Estratto del testo:

※ ※ ※

A ciò hanno sicuramente contribuito anche i leader dell'opposizione – politica e sociale – e la grande stampa che invocavano a ogni piè sospinto l'intervento di Napolitano per bloccare le iniziative del governo. Peraltro negli ultimi tempi del governo Berlusconi l'appello a Napolitano era diventato uno sport di massa: lo ha fatto addirittura anche il Forum delle Associazioni familiari per chiedere una politica più equa nei confronti della famiglia, non rendendosi conto di avere a che fare con un signore che non ci penserebbe due volte a firmare una legge a favore delle unioni di fatto qualora gliela presentassero (e magari tra un po' la invocherà).
Ma nelle ultime settimane questa tendenza si è definitivamente consolidata: dapprima con la formazione del governo Monti, che non a caso in molti hanno chiamato il "governo del Presidente", e poi l'altro giorno con l'invito a procedere speditamente per concedere la cittadinanza ai figli di stranieri nati in Italia.
Quanto al governo, il capo dello Stato ha mostrato grande abilità nel vestire i panni del salvatore della Patria in un momento di grave crisi (e così l'ha descritto la grande stampa), ma in realtà egli è stato piuttosto il regista di una operazione che viene da lontano: ha lentamente ma inesorabilmente ingabbiato l'azione del governo – che peraltro riusciva benissimo già da solo a farsi del male – per poi pilotare il suo superamento con un altro governo. Tecnico, come a dire "neutro": in realtà, non solo ha fatto in modo che raccogliesse una maggioranza plebiscitaria, comunque ben diversa dall'indicazione emersa dalle urne tre anni fa; ma ha addirittura ispirato un ministero (quello della Coesione territoriale, un assoluto inedito in Italia) in aperto contrasto con quell'idea di federalismo che aveva contraddistinto il governo Berlusconi e per il quale – piaccia o no – era anche stato votato.

※ ※ ※

Cosa fare: Prosegui il testo su Napolitano e il governo Monti a partire dall'ultima frase riportata.

Dati:
※ ※ ※

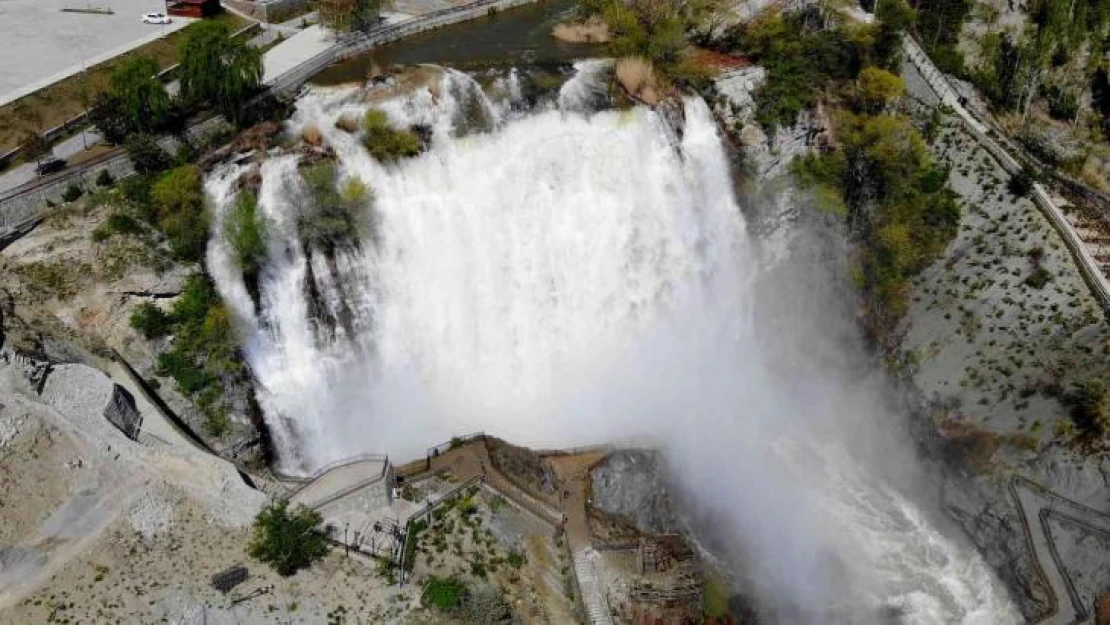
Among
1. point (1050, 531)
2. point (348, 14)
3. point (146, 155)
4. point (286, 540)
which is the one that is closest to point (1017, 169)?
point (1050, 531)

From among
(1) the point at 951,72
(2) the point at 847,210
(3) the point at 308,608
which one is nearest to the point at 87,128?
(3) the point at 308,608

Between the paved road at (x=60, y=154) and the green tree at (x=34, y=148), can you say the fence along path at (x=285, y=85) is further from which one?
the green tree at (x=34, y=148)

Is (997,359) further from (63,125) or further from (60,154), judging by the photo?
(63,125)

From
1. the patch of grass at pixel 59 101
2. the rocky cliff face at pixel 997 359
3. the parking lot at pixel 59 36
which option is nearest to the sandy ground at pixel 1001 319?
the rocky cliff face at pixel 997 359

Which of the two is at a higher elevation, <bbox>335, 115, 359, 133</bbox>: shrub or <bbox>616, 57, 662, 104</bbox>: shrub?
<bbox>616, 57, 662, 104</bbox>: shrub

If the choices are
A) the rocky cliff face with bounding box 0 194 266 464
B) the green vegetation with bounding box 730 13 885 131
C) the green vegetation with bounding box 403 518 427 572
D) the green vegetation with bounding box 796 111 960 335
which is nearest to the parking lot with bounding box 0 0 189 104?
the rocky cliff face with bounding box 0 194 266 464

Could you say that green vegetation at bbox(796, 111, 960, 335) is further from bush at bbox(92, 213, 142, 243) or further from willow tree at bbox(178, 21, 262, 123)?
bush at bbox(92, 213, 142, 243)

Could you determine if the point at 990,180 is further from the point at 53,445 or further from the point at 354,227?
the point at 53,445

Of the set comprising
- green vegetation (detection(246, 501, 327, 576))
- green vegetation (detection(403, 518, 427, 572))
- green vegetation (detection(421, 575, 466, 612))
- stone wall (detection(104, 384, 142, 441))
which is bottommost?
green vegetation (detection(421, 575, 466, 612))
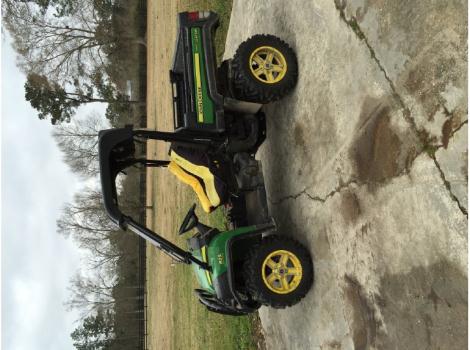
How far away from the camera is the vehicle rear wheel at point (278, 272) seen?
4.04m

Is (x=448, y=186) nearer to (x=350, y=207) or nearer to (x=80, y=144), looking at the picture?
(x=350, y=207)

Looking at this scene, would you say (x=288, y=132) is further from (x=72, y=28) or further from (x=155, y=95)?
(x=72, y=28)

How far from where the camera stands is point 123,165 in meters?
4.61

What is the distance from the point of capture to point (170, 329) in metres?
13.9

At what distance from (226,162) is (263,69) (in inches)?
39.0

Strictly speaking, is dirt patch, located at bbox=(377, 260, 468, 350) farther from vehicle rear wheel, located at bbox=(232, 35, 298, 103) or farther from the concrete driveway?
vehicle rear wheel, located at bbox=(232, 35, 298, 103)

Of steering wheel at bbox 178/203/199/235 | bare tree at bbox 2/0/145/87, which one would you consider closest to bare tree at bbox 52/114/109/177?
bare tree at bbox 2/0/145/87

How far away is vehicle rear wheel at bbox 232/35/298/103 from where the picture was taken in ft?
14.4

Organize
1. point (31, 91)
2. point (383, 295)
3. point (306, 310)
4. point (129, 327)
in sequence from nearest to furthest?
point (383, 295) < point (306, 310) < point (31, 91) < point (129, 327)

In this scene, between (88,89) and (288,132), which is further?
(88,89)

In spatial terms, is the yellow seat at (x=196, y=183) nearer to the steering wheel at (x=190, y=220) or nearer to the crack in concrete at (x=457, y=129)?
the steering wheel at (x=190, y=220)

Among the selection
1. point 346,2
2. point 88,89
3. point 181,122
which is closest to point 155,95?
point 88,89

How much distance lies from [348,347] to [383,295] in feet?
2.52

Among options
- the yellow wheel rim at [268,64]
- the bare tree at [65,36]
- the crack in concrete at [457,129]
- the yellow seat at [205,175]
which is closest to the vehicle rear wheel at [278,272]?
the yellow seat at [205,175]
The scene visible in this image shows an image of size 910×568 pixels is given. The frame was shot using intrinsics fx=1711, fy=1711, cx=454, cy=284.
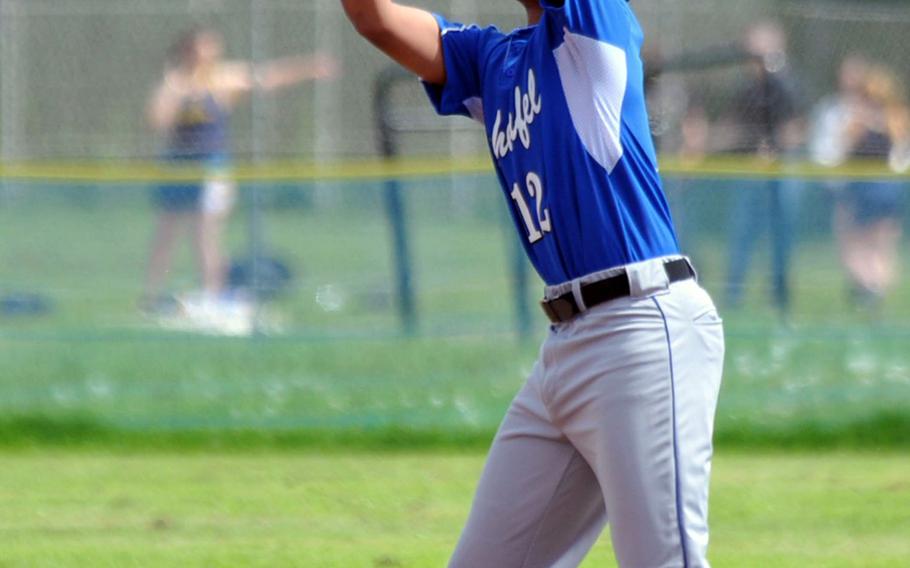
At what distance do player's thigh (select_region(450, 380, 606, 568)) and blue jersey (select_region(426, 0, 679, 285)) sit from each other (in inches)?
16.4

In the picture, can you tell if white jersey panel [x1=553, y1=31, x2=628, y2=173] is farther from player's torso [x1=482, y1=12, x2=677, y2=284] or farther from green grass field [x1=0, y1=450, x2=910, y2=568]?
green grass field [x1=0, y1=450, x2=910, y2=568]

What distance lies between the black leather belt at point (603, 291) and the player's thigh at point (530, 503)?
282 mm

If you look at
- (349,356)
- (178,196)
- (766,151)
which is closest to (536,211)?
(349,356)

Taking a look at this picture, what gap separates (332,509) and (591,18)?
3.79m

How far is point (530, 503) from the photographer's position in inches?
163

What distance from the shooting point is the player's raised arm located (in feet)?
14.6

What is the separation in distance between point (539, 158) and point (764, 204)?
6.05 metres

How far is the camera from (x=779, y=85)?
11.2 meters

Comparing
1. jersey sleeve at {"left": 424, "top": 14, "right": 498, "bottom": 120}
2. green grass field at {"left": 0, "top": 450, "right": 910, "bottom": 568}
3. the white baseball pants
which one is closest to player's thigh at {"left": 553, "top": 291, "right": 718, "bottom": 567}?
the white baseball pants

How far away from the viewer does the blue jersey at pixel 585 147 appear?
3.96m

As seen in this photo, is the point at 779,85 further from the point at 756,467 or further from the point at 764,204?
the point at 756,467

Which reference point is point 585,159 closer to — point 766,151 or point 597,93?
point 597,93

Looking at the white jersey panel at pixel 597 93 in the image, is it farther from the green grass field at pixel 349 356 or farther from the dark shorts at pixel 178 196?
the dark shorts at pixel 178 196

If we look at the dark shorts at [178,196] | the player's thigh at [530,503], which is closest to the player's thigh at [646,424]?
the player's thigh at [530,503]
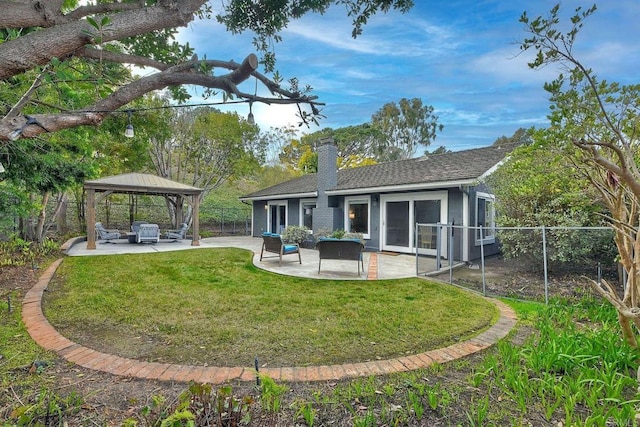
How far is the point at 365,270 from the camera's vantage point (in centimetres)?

※ ※ ※

Risultato:
Ma una volta insediato Monti, Napolitano ha pensato bene di avocare a sé anche la funzione legislativa – di cui ovviamente la Costituzione non fa cenno – affermando con forza la necessità che il Parlamento approvi in fretta una legge per concedere la cittadinanza ai figli di stranieri che nascono sul nostro territorio (anche questo punto in aperto contrasto con la maggioranza uscita dalle elezioni e che non è ancora decaduta).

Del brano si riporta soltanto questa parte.